Send to Storage: Optionally, send the diagnostics data to Storage.

By configuring these settings, you ensure that Azure Monitor collects and stores the performance metrics.

3. Enable Insights Metrics in Azure Monitor

Once the diagnostic settings are in place, you can use Azure Monitor to gain insights into your VM’s performance.

Metrics: In Azure Monitor, navigate to Metrics and select the desired VM or resource group.

From the Metrics Explorer, you can select metrics like CPU usage, disk read/write operations, network in/out, etc.

You can also set up alerts for specific conditions (e.g., CPU usage > 80%).

Insights: You can also use Azure Monitor Insights for deeper analysis. For example:

VM Insights: Provides detailed metrics about the VM, such as health, performance, and usage statistics.

Azure Monitor Logs: Use Log Analytics queries to gain deeper insights. For example, you can query logs related to VM performance:

InsightsMetrics
| where Resource == "your-vm-name"
| where ResourceType == "VirtualMachine"
| where Name == "Percentage CPU"
| summarize avg(Total) by bin(TimeGenerated, 5m)

4. Create Alerts for Metrics

You can create alerts based on the metrics you want to monitor. For instance, you might want to create an alert if CPU usage exceeds a certain threshold.

Steps to create an alert:

Navigate to Azure Monitor > Alerts.

Select + New Alert Rule.

Choose the VM as the resource and select the metric (e.g., CPU usage).

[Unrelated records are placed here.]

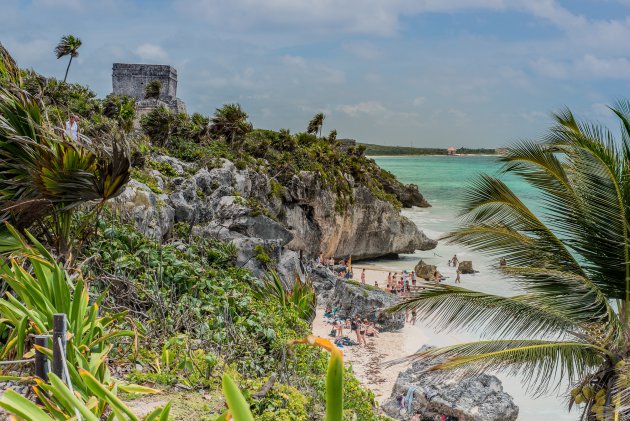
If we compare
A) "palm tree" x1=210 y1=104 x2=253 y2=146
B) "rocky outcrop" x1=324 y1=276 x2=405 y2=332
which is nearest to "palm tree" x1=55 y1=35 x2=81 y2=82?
"palm tree" x1=210 y1=104 x2=253 y2=146

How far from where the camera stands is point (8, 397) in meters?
1.90

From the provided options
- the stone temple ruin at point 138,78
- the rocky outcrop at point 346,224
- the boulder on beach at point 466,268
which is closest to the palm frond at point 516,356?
Result: the rocky outcrop at point 346,224

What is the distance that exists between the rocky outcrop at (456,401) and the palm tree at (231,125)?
20920 millimetres

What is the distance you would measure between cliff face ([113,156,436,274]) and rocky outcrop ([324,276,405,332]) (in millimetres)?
2991

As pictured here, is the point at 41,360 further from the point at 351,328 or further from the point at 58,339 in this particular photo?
the point at 351,328

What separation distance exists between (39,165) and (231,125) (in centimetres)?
2677

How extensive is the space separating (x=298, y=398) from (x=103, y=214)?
4.36 meters

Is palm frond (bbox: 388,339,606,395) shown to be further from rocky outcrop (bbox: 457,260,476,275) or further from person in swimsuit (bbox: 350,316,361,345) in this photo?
rocky outcrop (bbox: 457,260,476,275)

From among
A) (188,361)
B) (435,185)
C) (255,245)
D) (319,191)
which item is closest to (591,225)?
(188,361)

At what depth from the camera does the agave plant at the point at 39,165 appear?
454cm

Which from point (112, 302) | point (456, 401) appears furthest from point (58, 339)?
point (456, 401)

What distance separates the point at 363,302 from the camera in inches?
798

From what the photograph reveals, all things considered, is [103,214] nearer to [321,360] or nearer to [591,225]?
[321,360]

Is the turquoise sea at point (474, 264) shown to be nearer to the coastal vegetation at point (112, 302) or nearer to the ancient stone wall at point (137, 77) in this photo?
the coastal vegetation at point (112, 302)
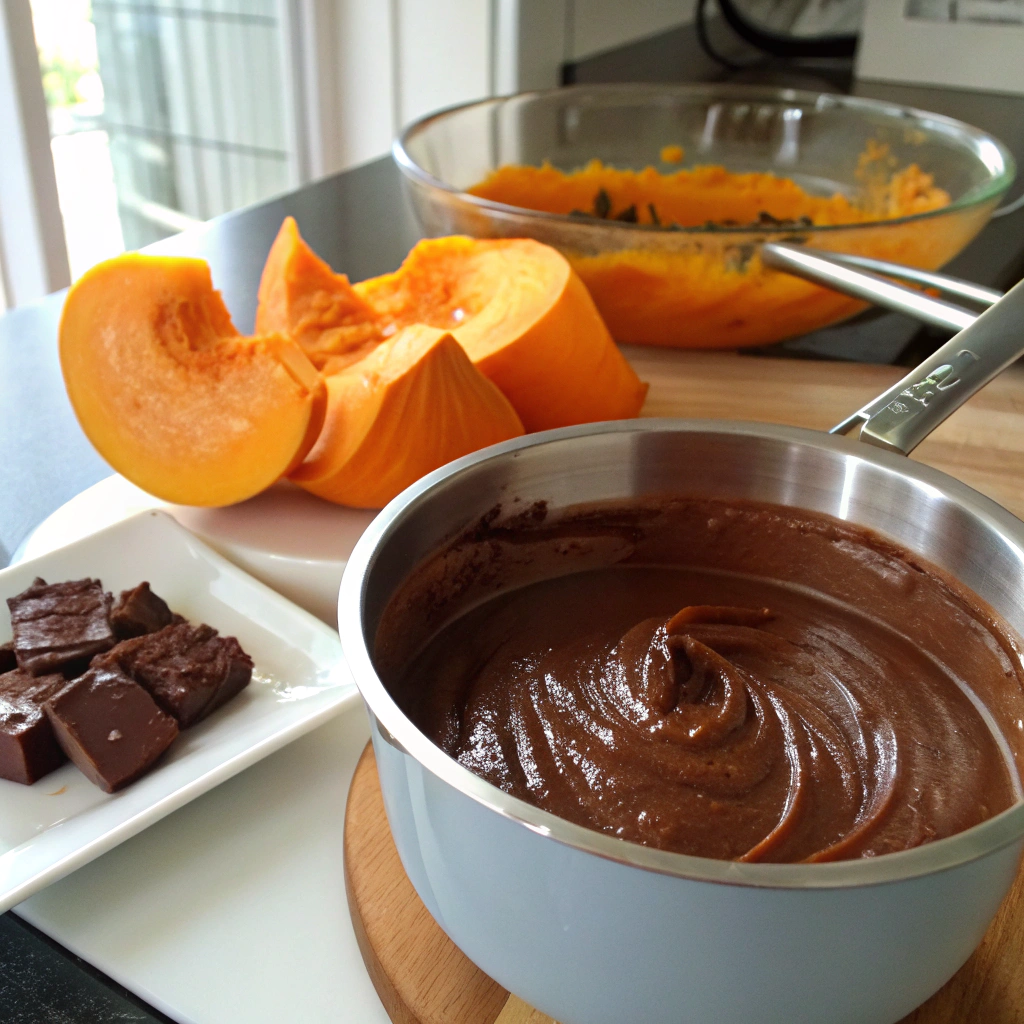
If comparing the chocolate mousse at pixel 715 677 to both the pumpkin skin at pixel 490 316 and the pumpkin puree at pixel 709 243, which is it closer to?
the pumpkin skin at pixel 490 316

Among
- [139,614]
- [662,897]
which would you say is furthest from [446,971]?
[139,614]

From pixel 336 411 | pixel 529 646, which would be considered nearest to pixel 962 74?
pixel 336 411

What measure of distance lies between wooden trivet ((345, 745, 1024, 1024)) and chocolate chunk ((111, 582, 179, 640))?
0.74 feet

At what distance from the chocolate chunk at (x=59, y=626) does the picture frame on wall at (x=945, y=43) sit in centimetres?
202

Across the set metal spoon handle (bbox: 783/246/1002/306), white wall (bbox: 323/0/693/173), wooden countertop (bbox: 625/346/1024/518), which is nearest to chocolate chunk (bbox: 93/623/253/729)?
wooden countertop (bbox: 625/346/1024/518)

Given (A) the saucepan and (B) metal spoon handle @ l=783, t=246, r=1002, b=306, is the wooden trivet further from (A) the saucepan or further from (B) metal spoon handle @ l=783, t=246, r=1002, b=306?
(B) metal spoon handle @ l=783, t=246, r=1002, b=306

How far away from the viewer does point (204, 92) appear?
225cm

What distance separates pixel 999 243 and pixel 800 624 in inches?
40.8

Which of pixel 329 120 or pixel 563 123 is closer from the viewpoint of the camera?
pixel 563 123

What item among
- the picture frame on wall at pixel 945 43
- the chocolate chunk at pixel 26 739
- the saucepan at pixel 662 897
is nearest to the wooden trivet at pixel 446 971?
the saucepan at pixel 662 897

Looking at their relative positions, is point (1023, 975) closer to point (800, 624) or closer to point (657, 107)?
point (800, 624)

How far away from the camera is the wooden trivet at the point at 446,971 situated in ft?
1.50

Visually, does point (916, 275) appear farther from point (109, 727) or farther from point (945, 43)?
point (945, 43)

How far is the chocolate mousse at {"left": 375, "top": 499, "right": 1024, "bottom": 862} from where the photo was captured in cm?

Set the condition (e.g., CPU > 80% for 5 minutes).

Set the action group to send notifications (email, SMS, etc.).

Click Create to set up the alert.

5. Use Built-in VM Insights (Optional)

Azure provides VM Insights, a feature within Azure Monitor that allows you to monitor the performance and health of VMs with richer, pre-built dashboards.

To enable VM Insights:

Go to the Azure Portal and search for VM Insights.

Click on the Enable button.

Once enabled, VM Insights will provide rich visualization dashboards for performance counters, VM health, and more.

You can also query this data in Log Analytics for detailed insights into your VMs.

6. Compliance and Governance

If you're looking to ensure compliance across multiple VMs:

• You can check the Compliance section under the Policy service in Azure Portal.
• If the policy is correctly assigned and enforced, your VMs will show up as compliant for diagnostic settings and monitoring.
• You can use Azure Policy Compliance Scans to regularly verify that the required diagnostics are enabled across your environment.

Summary of Steps:

1. Create/Assign Azure Policy to deploy diagnostic settings on VMs.
2. Enable Diagnostic Settings to send metrics to Azure Monitor, Log Analytics, or Event Hub.
3. View and Analyze Metrics via Azure Monitor and VM Insights.
4. Optionally, Set up Alerts based on specific metrics.
5. Monitor Compliance to ensure policy enforcement.

With this approach, you’ll ensure that diagnostic settings are enabled across your VMs, and you can monitor them using Azure Monitor, while leveraging Azure Policy to enforce governance.